Gelelim zurnanın zırt dediği deliğe! Radyoda kulağımı tırmalayan BELLONA reklamına! DAHA AZIYLA YETİNMEYENLERE! Diyor reklamda! Peki sorarım size daha azıyla yetinmek kötü bir şey de, ben mi bilmiyorum? Yoksa bunlar yeni bir İNSANLIK ANLAYIŞI mı oluşturmaya çalışıyorlar. Bir de İDARE EDEMEM diye cırlayan bir kadın vardı bu firmanın reklamlarında (İSTİKBAL)!

Radyo reklamının sonunda bir kadın “ BELLONA BENİM HAKKIM!” diyor bir de üstüne üstlük. Tam bir kocaya çemkirme cümlesi!

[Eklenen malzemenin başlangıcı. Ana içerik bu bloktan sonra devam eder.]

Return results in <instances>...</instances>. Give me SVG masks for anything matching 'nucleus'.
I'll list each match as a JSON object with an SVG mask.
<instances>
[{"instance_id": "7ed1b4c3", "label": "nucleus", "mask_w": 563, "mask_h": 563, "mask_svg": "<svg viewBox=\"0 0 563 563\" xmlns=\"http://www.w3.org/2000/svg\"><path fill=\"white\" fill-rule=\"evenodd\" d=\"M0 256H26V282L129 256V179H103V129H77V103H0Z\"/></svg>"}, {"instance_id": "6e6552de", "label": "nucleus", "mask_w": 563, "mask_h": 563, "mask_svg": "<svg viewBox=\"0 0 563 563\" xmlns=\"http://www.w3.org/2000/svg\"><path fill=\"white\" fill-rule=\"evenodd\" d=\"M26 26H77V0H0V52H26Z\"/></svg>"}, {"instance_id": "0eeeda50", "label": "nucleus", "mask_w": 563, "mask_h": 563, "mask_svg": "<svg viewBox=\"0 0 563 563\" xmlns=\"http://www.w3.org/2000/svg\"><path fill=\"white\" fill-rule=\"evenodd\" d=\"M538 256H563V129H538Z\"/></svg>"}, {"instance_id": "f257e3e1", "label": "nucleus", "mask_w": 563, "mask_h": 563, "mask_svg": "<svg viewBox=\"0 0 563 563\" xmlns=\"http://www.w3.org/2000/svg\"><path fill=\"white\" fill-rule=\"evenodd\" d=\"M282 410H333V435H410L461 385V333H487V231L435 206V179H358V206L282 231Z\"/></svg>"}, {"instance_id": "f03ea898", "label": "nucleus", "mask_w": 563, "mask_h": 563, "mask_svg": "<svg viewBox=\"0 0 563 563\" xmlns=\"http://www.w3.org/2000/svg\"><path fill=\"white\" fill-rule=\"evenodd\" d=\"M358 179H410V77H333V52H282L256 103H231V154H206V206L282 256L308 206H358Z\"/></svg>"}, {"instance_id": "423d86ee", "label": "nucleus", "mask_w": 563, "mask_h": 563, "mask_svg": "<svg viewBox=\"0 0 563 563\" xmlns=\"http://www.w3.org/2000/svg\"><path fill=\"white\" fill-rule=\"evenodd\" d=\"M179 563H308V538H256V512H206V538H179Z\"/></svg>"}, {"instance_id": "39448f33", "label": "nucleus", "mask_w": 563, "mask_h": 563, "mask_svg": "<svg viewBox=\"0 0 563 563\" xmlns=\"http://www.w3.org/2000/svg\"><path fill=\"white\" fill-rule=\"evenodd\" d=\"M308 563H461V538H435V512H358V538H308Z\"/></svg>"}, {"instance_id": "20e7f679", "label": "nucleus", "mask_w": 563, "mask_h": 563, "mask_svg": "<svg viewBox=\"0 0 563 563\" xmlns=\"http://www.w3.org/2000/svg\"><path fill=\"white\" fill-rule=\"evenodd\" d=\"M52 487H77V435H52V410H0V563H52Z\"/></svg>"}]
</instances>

Kadınları fitliyor resmen bu reklam! Karı- koca ve her türlü kadın- erkek ilişkisinde feminist ötesi bir tutum benimseyen ben bile bu kadarını çoook fazla buluyorum.



Bizim kültürümüzde ve dinimizde İDARE ETMEK, AZLA YETİNMEYİ BİLMEK büyük erdemlerdendir. Hatta sadece bizim dinimizde değil hemen hemen tüm dinlerde ortak paydadır bu! Çünkü insan ruhu bunu ister lakin nefsi istemez!

İnsan ruhu fakire yardım edince huzur bulur, israf ve şatafatta sıkılır, bunalır! İnsan nefsi ise harcadıkça harcamak ister. Eşyaya sahip oldukça haz duyar insan. Fakat HUZUR ve HAZ farklı kavramlardır.

BELLONA, AYAKKABI DÜNYASI gibi bu ülkenin bağrından kopmuş firmaların insan fıtratına saldıran, nefsi azgınlaştırmaya yönelik reklamları bana çok dokunuyor ve bu markalardan soğumama neden oluyor. Bu reklamlar bende ters etki yapıyor!

Gavur zaten gavurluğunun gereğini yapıyor da bizimkiler ne yapıyor? Acaba kendilerine dönüp sordular mı bu soruyu hiç? Para kazanmaksa mesele tüm yollar mübah mıdır?

Farkında olmasak da etraf EN İYİSİNİ HAKETTİĞİNİ iddia eden insanlarla dolu… Ve bu beraberinde pek çok sosyal ve ekonomik sorunu da barındırıyor ki bu ayrı bir yazı konusu.


Bülen Akyürek’in şu sözü cuk olacak buraya “ Huzur İslamda, konfor cennette!”.

Konforu “BİR de yetmez ÜÇ tane, ÜÇ de yetmez BEŞ tane…” şarkısıyla coşarak BELLONA’da arayanlara duyrulur!